== Exercise passage ==
Thursday, March 21, 2013
True piety leads to protection
What is the main duty that God assigned Saint Joseph?
Here is how the new bishop of Rome – Papa Francesco – answered: “He is to be the 'custos,' the protector.”
Speaking at his installation Mass, the pope said that before we can protect others, we must guard Christ in our lives.
That’s what Joseph did, and continues to do… as protector of his son’s Mystical Body, the Church.
Wednesday, March 13, 2013
“Brotherhoods are blood oaths”
From The Adventures of Tom Sawyer:
"So Tom unwound the thread from one of his needles, and each boy pricked the ball of his thumb and squeezed out a drop of blood. In time, after many squeezes, Tom managed to sign his initials, using the ball of his little finger for a pen. Then he showed Huckleberry how to make an H and an F, and the oath was complete..."
Saturday, March 9, 2013
May our new Holy Father be like a “pioggia di primavera”
The diocese of Rome and the rest of the Church need a good Spring Rain!
There are other high clerics – besides the Scotch cardinal who was forced to concede he was a sexual predator – whose wicked deeds should be exposed.
Let us Catholics turn our backs on the craziness of the 1960s, when permissiveness became the cultural lodestar, and rediscover the order and beauty that Saint Thomas Aquinas understood better than anyone:
“When it is well-ordered, intense passion is a mark of intense virtue.”
"The Church is the tree of God that lives for ever and bears within her eternity and the true inheritance: eternal life." (Benedict XVI)
===
**Work to complete:**
A – In the blog posts on faith and the Church, what did Pope Francis say is the main duty God assigned Saint Joseph?
B – Carry on the blog posts on faith and the Church from the point where they stop.
== Supplied data ==
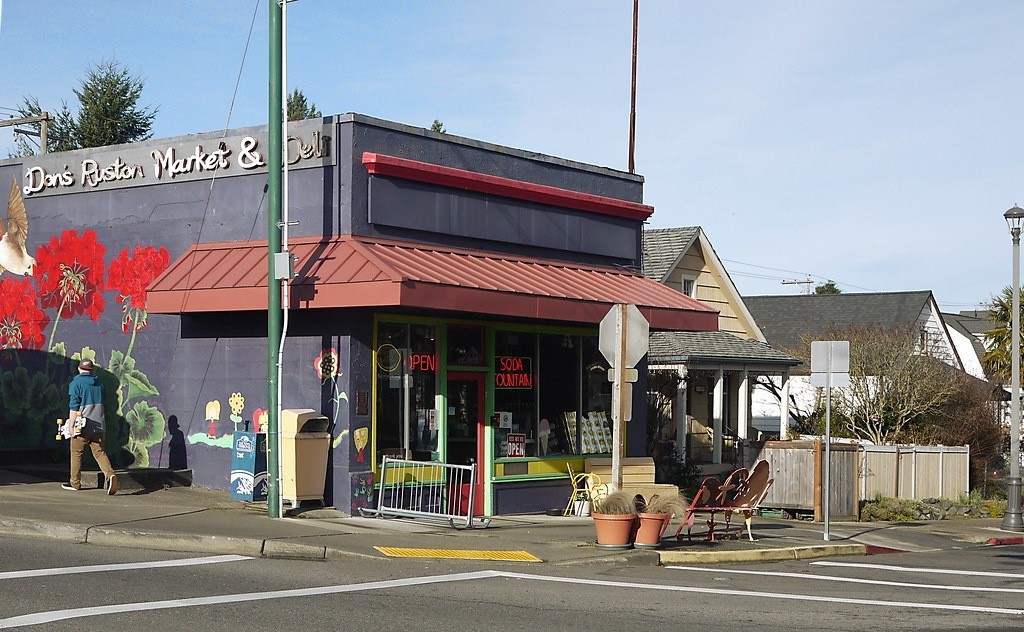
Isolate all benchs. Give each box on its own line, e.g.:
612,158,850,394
373,462,447,489
660,459,774,542
584,457,678,499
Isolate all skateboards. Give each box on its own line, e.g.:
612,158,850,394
55,411,86,441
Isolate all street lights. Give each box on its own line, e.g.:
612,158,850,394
999,202,1024,534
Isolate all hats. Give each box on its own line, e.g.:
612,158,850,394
79,358,94,370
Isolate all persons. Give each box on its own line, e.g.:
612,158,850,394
61,359,118,496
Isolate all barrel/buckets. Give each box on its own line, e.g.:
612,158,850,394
574,500,590,515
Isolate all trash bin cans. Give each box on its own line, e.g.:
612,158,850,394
281,408,331,509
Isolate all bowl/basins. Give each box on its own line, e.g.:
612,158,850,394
545,509,563,516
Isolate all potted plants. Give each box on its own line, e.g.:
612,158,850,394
633,489,692,543
574,492,590,517
591,491,637,545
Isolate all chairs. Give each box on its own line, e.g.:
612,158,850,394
563,461,608,517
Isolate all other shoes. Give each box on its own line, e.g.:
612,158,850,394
106,474,118,495
61,484,78,491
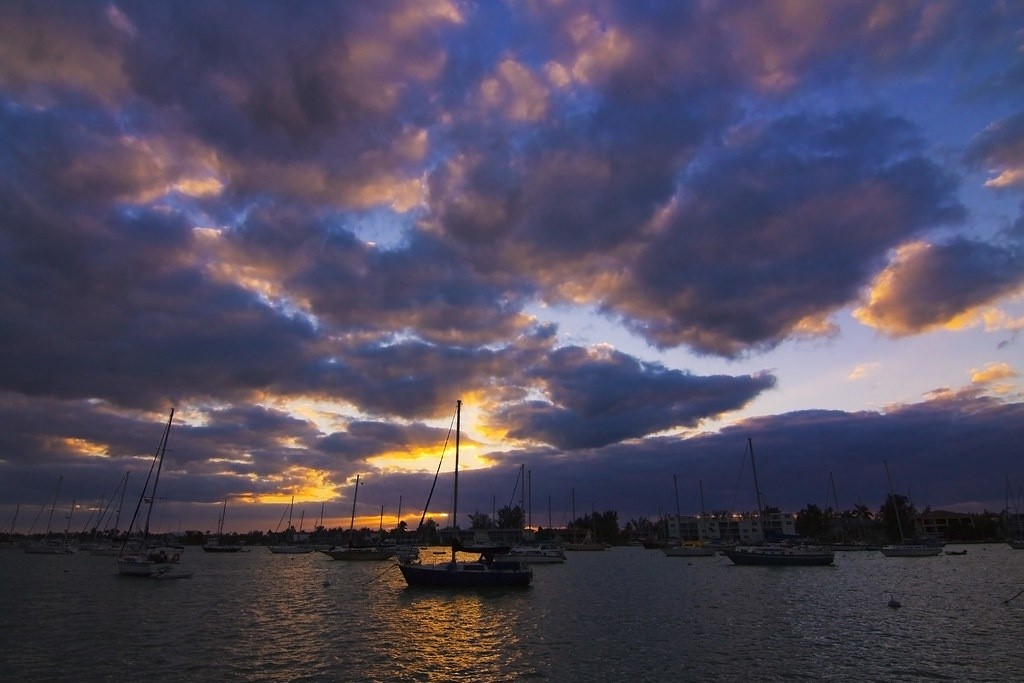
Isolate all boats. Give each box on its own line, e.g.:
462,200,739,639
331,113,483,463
640,537,678,551
496,546,569,565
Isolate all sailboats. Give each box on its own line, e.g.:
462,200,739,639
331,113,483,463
400,399,535,590
803,468,882,551
559,486,610,552
725,437,837,567
664,480,718,558
115,406,202,579
884,456,944,561
0,470,143,555
203,496,246,554
267,473,518,561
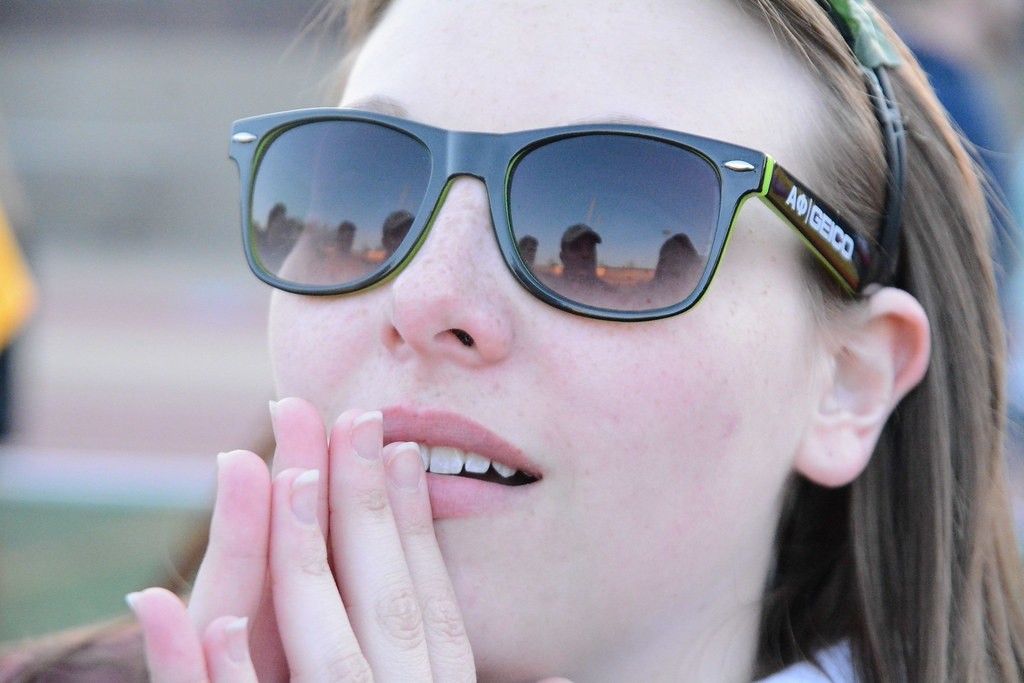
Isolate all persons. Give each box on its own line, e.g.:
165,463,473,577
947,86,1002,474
259,204,291,268
653,233,700,285
382,210,415,260
560,224,616,290
336,222,357,257
519,235,538,265
0,1,1024,683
===
**Responses for each task:**
A – He said Joseph is to be the "custos," the protector.

B –
Friday, March 8, 2013
Two battles a thousand years apart
As the eighth century dawned, the powerful Muslim armies continued to advance northward on Europe. In 732, however, at the Battle of Tours (southwest of Paris) they were finally stopped – by Charles “the Hammer” Martel.
[This was exactly a century after the death of Muhammad].
The Franks were greatly outnumbered by the invaders on horseback, but Martel had chosen the terrain of engagement.
With this stunning victory, Martel – grandfather of Charlemagne – laid the foundation for the European Middle Ages.
In 1683 – more than nine hundred miles to the East at Vienna – the Ottomans were defeated by the Christian forces commanded by the Polish king, Jan Sobieski.
(The Polish, German, and Austrian armies were fewer than the Turkish soldiers led by the Grand Vizier.)
Sobieski said that his purpose was “to proceed to the Holy War, and with God’s help to give back the old freedom to besieged Vienna, and thereby help wavering Christendom.”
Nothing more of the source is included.